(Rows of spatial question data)
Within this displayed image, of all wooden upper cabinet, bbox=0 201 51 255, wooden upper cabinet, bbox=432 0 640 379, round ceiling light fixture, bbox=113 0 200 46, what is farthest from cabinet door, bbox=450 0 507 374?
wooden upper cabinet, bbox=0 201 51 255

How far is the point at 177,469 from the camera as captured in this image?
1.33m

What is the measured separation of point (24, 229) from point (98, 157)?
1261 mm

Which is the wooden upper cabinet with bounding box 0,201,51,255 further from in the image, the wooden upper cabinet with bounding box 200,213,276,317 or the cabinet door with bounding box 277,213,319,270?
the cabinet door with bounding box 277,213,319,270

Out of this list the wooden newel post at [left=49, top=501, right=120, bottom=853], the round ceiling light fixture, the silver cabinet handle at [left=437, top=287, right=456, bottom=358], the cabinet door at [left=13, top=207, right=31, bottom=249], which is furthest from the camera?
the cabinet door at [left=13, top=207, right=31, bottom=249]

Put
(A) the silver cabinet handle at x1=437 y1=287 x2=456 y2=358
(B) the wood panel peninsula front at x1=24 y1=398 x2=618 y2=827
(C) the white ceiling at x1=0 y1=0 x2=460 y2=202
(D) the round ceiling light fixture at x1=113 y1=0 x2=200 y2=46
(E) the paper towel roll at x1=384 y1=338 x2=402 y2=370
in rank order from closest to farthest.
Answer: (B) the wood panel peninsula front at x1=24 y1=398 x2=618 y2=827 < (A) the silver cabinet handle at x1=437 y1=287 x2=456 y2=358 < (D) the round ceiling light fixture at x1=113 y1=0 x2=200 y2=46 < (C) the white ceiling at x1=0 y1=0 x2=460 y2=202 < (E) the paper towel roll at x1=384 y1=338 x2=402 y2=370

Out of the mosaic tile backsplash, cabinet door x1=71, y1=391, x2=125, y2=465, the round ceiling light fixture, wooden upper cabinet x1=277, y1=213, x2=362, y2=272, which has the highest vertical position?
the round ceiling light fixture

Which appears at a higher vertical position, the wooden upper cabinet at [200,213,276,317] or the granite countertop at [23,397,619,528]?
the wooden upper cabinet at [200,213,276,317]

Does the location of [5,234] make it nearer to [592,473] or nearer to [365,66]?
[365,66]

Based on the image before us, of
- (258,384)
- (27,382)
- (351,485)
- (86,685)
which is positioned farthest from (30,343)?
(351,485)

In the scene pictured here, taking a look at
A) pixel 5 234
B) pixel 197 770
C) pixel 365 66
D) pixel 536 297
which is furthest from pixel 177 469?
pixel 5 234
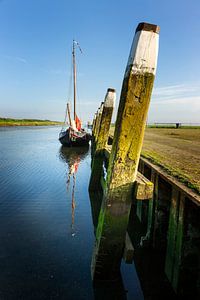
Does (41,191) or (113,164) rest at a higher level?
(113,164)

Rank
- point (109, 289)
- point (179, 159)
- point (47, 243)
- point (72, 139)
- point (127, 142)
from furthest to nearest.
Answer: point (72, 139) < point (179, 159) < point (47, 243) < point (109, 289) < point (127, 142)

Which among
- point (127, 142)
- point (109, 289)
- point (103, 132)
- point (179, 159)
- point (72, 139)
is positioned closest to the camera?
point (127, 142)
--
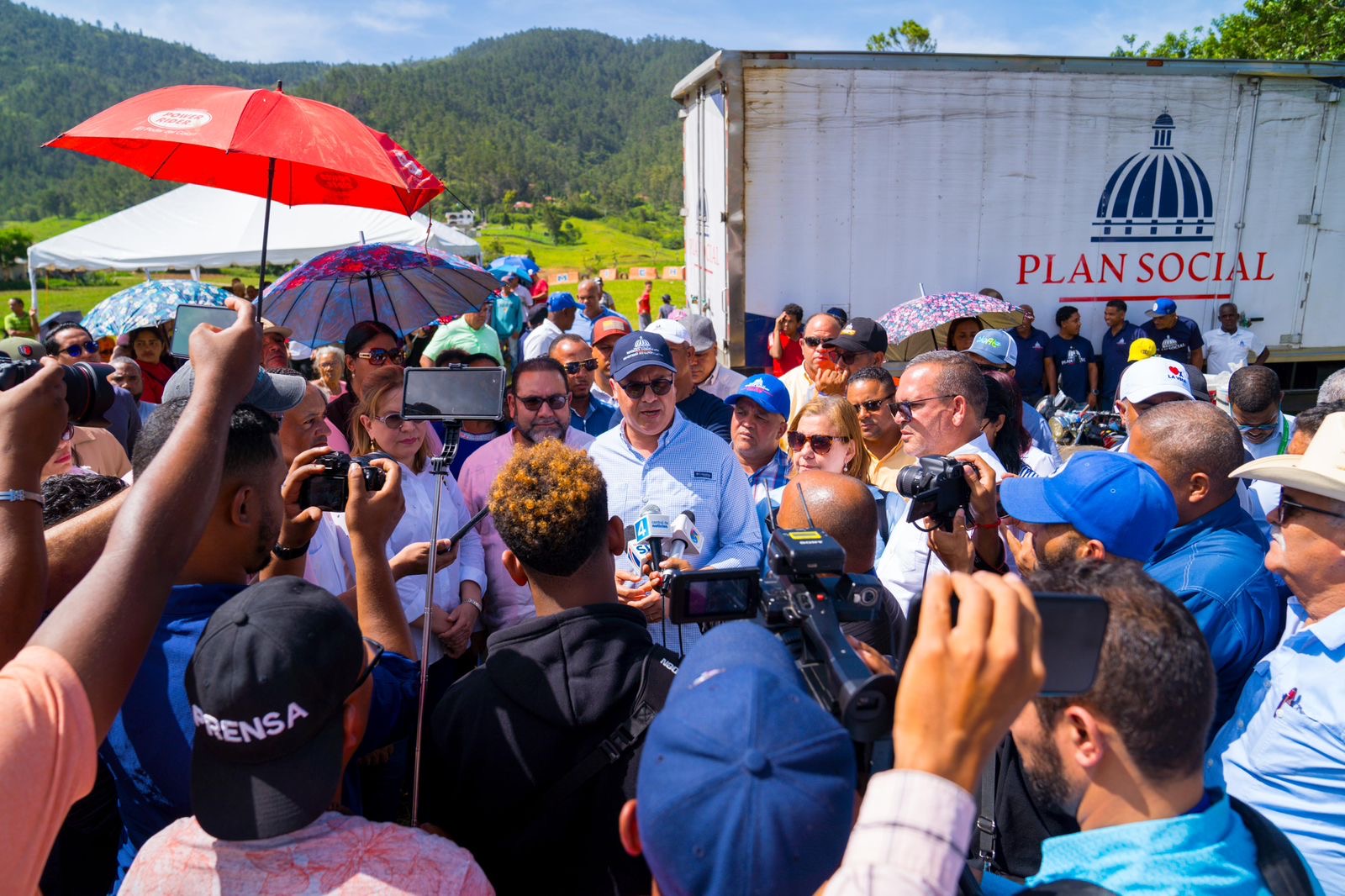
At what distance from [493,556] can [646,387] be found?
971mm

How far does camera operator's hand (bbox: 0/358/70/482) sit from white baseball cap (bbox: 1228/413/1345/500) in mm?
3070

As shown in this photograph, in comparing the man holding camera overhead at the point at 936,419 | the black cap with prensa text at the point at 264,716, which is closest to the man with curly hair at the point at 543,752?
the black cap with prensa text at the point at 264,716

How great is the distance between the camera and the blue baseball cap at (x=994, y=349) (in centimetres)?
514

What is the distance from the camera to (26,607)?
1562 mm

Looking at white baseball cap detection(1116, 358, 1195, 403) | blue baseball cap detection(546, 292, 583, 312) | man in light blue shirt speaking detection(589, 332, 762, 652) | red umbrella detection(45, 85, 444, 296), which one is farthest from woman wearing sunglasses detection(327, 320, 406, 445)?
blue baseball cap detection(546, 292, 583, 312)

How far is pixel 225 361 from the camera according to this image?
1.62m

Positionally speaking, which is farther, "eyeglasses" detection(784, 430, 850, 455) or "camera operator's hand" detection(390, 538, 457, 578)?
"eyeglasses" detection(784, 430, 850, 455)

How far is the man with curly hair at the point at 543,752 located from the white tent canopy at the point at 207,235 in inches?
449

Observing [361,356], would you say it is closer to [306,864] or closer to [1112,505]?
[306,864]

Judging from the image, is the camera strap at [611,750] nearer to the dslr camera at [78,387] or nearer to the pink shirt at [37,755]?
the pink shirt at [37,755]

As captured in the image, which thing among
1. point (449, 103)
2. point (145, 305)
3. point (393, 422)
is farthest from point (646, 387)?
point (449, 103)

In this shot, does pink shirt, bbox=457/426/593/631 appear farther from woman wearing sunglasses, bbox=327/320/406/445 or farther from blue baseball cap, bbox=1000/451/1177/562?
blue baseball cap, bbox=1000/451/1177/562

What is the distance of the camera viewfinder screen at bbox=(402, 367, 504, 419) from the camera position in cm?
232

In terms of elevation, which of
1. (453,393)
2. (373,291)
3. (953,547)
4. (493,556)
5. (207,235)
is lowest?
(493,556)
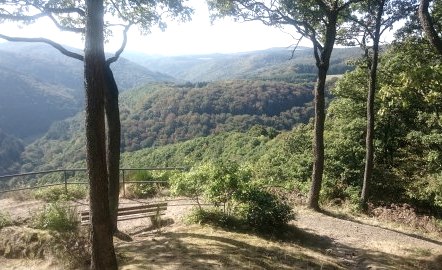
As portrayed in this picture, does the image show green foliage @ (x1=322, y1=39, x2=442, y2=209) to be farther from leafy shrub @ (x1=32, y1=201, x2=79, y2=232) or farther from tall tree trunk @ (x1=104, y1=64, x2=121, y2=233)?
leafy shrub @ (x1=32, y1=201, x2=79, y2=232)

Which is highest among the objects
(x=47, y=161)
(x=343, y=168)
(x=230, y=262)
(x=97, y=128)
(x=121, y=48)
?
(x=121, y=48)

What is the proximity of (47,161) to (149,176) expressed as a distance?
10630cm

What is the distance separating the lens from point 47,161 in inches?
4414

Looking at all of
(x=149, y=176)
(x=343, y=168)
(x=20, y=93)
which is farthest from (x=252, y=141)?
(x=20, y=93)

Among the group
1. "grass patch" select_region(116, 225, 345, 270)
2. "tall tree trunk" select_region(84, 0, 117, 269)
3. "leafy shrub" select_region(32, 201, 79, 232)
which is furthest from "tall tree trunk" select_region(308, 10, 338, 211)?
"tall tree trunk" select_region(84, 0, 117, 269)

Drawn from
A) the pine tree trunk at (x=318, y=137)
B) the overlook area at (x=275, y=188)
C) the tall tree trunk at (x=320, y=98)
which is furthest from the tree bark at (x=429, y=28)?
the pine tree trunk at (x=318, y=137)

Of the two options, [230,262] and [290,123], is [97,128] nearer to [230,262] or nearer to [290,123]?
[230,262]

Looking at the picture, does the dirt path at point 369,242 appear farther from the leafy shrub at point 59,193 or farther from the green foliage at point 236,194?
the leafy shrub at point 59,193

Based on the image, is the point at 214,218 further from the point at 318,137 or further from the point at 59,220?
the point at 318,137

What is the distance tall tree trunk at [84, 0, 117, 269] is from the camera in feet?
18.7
--
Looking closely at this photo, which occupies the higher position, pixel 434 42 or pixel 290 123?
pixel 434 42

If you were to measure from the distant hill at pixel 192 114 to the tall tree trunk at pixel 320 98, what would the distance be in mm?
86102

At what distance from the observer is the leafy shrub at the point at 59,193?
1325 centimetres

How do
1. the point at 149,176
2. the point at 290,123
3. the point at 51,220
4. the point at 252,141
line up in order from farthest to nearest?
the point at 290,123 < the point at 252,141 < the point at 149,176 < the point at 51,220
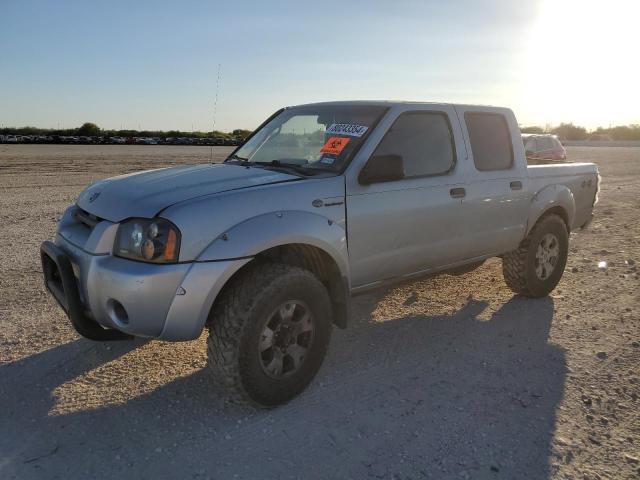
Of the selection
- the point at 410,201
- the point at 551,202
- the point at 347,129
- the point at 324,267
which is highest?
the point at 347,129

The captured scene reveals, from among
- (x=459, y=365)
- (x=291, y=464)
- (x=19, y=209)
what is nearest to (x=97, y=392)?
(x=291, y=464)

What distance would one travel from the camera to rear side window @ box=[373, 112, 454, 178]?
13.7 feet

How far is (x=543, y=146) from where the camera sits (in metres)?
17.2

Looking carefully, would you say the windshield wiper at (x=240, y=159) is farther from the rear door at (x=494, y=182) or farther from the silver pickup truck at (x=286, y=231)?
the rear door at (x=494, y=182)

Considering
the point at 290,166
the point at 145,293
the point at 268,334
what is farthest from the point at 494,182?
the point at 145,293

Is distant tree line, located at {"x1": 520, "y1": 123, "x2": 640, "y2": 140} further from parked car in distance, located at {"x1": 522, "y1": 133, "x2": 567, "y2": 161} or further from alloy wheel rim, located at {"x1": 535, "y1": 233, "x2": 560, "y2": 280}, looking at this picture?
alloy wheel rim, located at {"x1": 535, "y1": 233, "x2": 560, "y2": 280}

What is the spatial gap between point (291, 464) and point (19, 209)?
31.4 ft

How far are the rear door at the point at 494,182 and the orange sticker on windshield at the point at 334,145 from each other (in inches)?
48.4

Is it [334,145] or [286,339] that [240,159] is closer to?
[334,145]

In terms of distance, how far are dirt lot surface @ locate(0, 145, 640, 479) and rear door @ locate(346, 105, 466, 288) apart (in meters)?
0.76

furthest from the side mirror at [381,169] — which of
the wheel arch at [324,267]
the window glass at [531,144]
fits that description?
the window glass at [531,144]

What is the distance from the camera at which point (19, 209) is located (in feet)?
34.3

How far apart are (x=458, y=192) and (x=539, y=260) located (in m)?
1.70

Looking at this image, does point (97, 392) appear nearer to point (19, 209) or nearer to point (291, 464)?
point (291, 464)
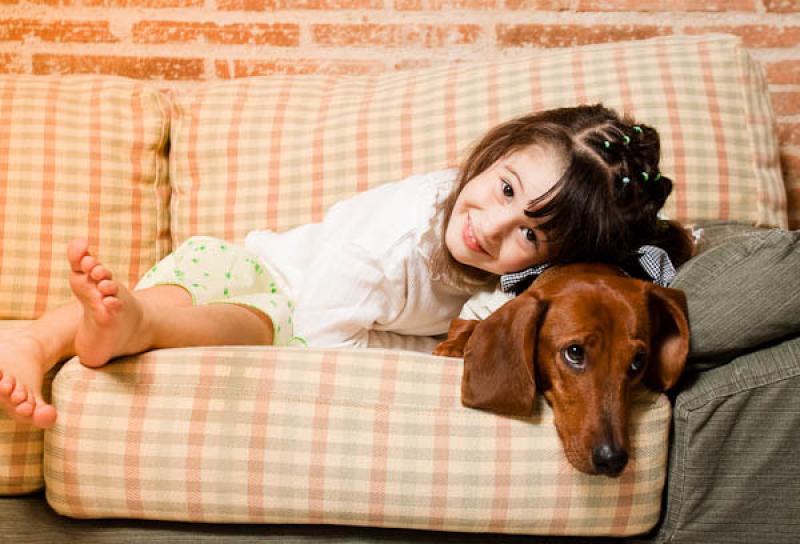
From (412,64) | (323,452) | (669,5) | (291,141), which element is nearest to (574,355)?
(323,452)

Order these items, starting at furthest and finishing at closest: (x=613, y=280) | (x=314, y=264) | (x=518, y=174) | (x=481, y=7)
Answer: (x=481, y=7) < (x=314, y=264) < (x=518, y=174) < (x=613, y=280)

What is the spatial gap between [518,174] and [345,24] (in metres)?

# Task objective
Report how many lines of the entries above contain the string "sunglasses", counting only matches with the same case. Give the number alone.

# Result of the exercise
2